Abstract

Class actions, originally developed in the United States, have recently spread internationally. Not every country that has emulated the US’s style of class actions has seen the class action tool being frequently used. Korea, one of the civil law countries that adopted a US-style class action in securities law more than 10 years ago, has a securities class action that serves as an excellent example of a legal transplant that is underutilized. Over the last 13 years since the Securities-Related Class Action Act (‘the SCAA’) was enacted in Korea in 2004, only 10 class action suits have been filed. Instead, securities damage suits in the form of non-class actions (‘securities damage suits’) are more frequently used in Korea.
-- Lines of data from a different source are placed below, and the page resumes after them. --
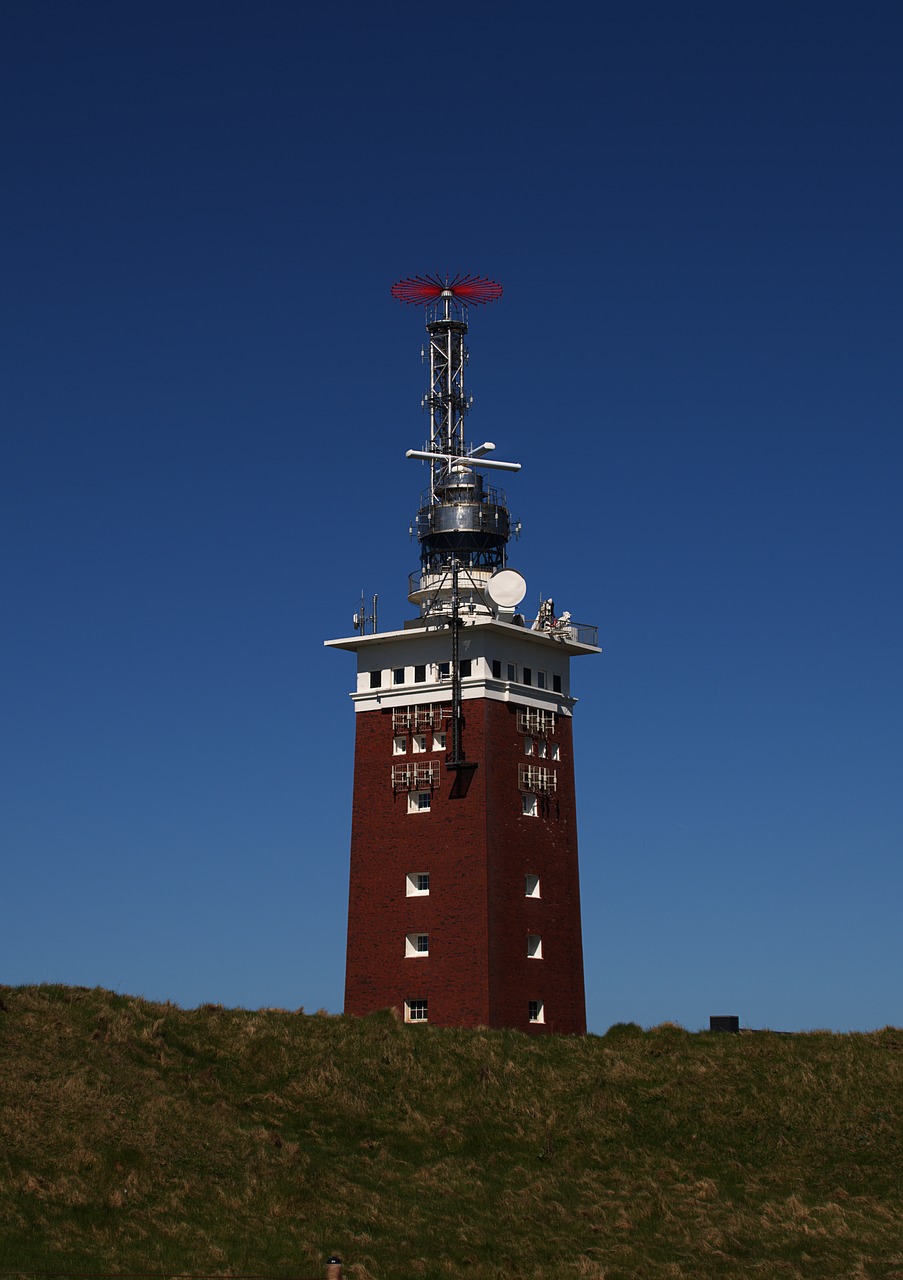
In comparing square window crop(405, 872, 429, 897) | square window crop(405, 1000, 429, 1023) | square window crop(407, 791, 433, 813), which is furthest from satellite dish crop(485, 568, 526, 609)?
square window crop(405, 1000, 429, 1023)

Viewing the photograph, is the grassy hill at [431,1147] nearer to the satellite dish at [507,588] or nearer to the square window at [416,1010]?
the square window at [416,1010]

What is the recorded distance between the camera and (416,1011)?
6781 centimetres

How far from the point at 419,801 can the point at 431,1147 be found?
20.4 m

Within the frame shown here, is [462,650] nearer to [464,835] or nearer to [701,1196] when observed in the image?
[464,835]

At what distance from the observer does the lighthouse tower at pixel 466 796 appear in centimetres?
6731

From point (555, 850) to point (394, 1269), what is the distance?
3205 cm

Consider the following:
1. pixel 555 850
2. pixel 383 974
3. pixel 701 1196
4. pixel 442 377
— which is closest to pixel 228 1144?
pixel 701 1196

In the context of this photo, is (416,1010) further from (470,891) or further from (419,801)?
(419,801)

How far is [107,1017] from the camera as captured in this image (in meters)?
54.3

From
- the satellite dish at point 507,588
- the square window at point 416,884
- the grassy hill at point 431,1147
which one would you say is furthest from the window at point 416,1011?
the satellite dish at point 507,588

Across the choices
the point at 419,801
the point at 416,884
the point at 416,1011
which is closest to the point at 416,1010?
the point at 416,1011

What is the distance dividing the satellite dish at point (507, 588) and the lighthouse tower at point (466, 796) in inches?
2.4

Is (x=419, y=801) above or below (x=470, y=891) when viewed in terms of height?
above

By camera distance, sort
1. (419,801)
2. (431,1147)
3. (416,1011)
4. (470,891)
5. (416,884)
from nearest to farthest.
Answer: (431,1147) < (470,891) < (416,1011) < (416,884) < (419,801)
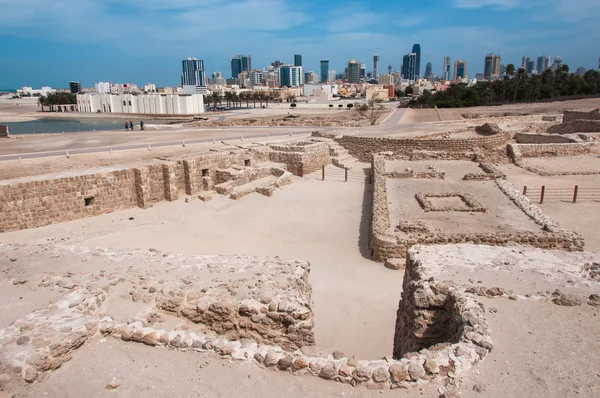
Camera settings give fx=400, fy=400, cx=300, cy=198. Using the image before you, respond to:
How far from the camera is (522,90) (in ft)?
228

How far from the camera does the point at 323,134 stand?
27312 millimetres

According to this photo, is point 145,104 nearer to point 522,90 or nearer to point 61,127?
point 61,127

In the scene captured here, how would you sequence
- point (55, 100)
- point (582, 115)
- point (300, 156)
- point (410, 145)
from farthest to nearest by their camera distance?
point (55, 100), point (582, 115), point (410, 145), point (300, 156)

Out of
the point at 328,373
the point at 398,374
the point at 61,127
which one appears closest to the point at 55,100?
the point at 61,127

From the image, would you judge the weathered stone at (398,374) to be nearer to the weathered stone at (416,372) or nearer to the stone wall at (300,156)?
the weathered stone at (416,372)

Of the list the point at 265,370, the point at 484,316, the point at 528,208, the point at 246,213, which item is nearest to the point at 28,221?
the point at 246,213

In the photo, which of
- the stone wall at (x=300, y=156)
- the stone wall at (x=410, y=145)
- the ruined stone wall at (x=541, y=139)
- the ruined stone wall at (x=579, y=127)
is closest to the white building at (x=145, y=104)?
the stone wall at (x=410, y=145)

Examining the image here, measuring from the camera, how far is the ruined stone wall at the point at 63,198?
1273cm

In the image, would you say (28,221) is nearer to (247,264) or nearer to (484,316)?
(247,264)

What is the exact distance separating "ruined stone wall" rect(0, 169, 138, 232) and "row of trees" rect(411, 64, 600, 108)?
59.0 metres

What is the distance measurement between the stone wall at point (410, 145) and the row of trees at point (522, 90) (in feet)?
142

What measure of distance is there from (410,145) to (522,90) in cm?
5807

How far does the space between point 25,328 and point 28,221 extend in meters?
9.60

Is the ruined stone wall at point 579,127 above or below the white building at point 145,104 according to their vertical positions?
below
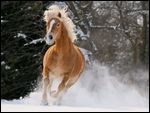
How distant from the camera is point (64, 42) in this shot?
9070 millimetres

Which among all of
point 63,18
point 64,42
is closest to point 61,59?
point 64,42

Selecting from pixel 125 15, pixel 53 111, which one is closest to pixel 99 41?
Result: pixel 125 15

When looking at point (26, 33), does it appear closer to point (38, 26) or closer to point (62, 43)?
point (38, 26)

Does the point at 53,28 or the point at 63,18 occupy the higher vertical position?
the point at 63,18

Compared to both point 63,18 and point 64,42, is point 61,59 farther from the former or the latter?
point 63,18

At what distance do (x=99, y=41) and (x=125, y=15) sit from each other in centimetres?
186

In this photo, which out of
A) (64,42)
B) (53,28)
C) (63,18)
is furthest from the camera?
(64,42)

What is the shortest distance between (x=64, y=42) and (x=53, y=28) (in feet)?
2.49

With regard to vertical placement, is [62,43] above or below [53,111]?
above

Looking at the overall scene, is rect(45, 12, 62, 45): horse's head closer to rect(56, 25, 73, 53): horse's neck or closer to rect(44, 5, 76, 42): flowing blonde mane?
rect(44, 5, 76, 42): flowing blonde mane

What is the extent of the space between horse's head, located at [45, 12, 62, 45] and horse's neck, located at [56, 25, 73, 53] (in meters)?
0.32

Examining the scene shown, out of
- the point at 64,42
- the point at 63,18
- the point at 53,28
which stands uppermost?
the point at 63,18

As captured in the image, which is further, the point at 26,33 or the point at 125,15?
the point at 125,15

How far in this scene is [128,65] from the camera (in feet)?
99.3
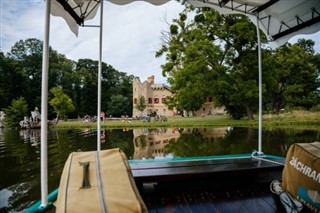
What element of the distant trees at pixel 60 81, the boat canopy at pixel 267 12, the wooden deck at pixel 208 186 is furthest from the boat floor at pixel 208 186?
the distant trees at pixel 60 81

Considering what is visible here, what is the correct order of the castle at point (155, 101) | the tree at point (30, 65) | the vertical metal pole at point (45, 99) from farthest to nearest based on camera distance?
the castle at point (155, 101) → the tree at point (30, 65) → the vertical metal pole at point (45, 99)

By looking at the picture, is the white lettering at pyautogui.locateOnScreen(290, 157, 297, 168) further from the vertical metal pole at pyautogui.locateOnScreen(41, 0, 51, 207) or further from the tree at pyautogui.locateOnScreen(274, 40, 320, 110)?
the tree at pyautogui.locateOnScreen(274, 40, 320, 110)

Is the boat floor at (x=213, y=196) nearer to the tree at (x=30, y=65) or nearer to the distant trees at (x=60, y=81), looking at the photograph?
the distant trees at (x=60, y=81)

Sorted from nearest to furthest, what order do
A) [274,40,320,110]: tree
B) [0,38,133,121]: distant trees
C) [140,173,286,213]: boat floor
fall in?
[140,173,286,213]: boat floor → [274,40,320,110]: tree → [0,38,133,121]: distant trees

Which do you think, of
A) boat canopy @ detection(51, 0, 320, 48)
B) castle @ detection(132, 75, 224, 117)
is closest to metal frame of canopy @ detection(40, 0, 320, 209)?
boat canopy @ detection(51, 0, 320, 48)

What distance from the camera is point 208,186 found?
6.68ft

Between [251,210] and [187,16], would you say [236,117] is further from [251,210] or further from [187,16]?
[251,210]

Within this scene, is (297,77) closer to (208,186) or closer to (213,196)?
(208,186)

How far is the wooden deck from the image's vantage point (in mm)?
1663

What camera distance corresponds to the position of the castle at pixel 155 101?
2898 centimetres

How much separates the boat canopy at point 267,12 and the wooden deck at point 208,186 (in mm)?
1490

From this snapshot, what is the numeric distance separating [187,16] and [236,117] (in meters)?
8.81

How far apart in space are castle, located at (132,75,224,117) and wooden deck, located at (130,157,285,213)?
26224 mm

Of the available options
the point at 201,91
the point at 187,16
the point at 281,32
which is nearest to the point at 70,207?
the point at 281,32
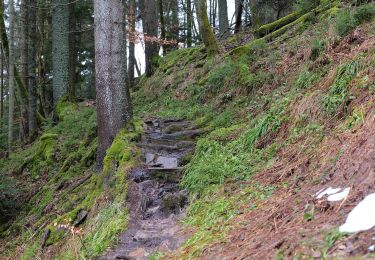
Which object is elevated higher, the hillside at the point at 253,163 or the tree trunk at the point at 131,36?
the tree trunk at the point at 131,36

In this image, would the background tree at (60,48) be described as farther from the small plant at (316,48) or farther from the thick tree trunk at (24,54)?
the small plant at (316,48)

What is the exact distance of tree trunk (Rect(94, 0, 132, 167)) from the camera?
7188mm

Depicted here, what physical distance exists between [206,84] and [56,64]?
218 inches

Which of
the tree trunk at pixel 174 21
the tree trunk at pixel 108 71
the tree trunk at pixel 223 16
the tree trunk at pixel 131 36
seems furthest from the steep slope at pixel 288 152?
the tree trunk at pixel 174 21

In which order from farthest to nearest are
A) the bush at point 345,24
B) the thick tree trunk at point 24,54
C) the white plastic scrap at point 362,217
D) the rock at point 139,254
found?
the thick tree trunk at point 24,54 < the bush at point 345,24 < the rock at point 139,254 < the white plastic scrap at point 362,217

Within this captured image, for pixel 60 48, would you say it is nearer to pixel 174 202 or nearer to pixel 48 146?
pixel 48 146

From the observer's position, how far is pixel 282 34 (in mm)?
10664

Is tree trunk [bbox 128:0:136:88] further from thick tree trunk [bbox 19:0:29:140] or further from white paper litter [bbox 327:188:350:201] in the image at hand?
white paper litter [bbox 327:188:350:201]

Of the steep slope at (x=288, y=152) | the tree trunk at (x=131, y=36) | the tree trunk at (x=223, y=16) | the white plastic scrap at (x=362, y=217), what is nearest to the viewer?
the white plastic scrap at (x=362, y=217)

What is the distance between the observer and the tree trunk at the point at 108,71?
7188 mm

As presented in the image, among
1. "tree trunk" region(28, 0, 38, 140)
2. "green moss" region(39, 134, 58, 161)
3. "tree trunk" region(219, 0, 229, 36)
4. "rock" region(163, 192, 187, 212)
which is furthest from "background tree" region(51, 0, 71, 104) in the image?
"rock" region(163, 192, 187, 212)

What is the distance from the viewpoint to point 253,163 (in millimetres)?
5371

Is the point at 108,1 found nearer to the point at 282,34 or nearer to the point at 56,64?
the point at 282,34

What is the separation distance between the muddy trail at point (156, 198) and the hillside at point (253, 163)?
0.40ft
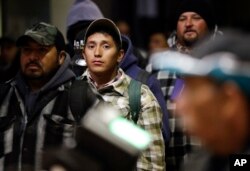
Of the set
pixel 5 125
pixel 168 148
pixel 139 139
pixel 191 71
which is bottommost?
pixel 168 148

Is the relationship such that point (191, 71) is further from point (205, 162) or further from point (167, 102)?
point (167, 102)

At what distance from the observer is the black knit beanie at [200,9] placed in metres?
5.62

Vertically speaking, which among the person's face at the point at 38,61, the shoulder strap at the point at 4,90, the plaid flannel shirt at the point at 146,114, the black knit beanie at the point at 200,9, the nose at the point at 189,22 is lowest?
the plaid flannel shirt at the point at 146,114

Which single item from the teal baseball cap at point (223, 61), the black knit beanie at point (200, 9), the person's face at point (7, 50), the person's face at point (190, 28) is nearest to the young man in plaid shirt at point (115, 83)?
the person's face at point (190, 28)

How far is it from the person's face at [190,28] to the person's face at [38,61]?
125 centimetres

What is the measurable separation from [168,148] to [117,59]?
0.83m

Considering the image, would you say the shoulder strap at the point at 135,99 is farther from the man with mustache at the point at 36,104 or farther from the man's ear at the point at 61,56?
the man's ear at the point at 61,56

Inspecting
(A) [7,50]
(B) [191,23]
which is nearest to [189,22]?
(B) [191,23]

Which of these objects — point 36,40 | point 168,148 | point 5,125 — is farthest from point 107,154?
point 168,148

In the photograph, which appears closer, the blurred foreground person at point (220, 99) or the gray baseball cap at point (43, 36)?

In this article, I aim to fill the gap in the literature by empirically researching why the securities-related class action is seldom used in Korea, focusing on the perspective of the plaintiffs’ lawyers and considering securities damage suits as a substitute. To accomplish this, the study relies on a mixed-methods research approach: (1) interviews with plaintiffs’ lawyers and plaintiffs themselves and (2) a content analysis of court decisions on securities class action suits and securities damage suits. This research finds that risk-averse plaintiffs’ lawyers, facing large costs in bringing securities class action suits, consider bringing securities class actions only for cases that have a higher possibility of winning and enforcement. This research provides insights into the conditions for successful legal transplants to other countries considering a US-style class action as an option.